>>

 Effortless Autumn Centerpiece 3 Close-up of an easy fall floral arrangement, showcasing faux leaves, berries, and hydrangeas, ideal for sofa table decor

<<
>>

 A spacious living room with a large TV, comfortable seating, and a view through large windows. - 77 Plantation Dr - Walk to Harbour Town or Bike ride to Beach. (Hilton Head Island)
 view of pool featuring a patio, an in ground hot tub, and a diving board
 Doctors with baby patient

<<
>>

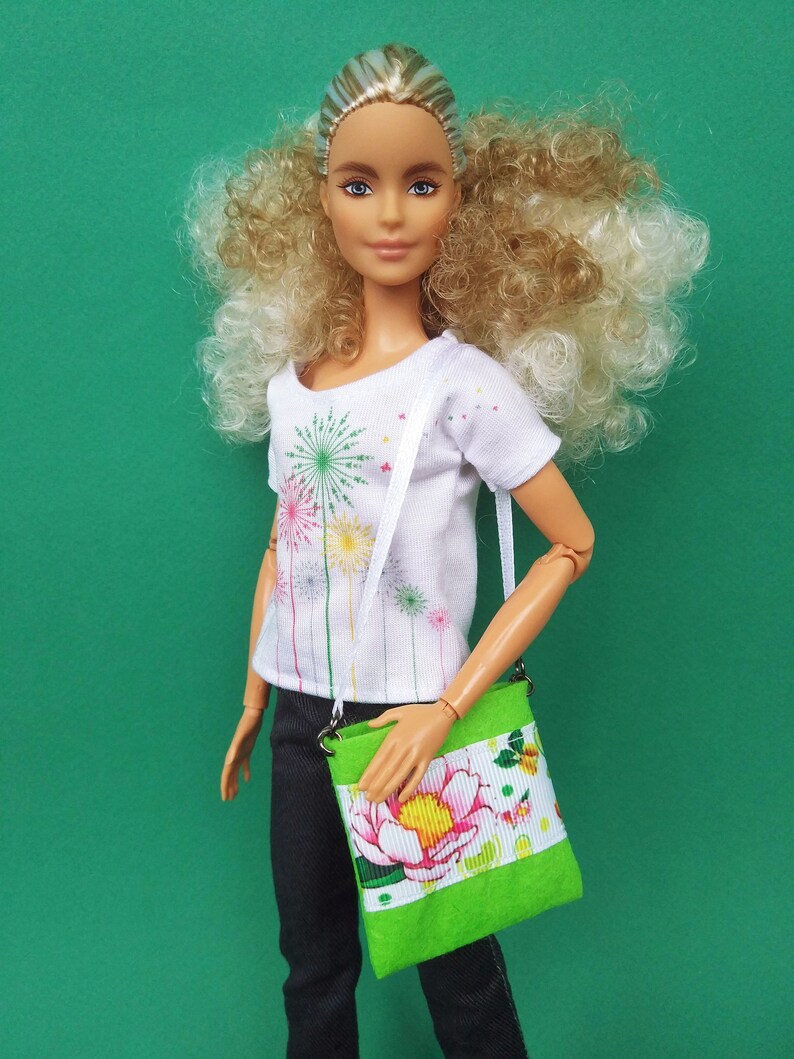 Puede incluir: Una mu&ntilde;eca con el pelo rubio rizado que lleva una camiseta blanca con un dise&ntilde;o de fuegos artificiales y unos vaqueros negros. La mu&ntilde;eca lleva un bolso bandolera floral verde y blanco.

<<

### [YOUR GOAL]
Retype, in the same exact form, the lines of the material above from the line holding "A spacious living" through the line holding "Doctors with baby patient".

### [FINISHED EXERCISE]
 A spacious living room with a large TV, comfortable seating, and a view through large windows. - 77 Plantation Dr - Walk to Harbour Town or Bike ride to Beach. (Hilton Head Island)
 view of pool featuring a patio, an in ground hot tub, and a diving board
 Doctors with baby patient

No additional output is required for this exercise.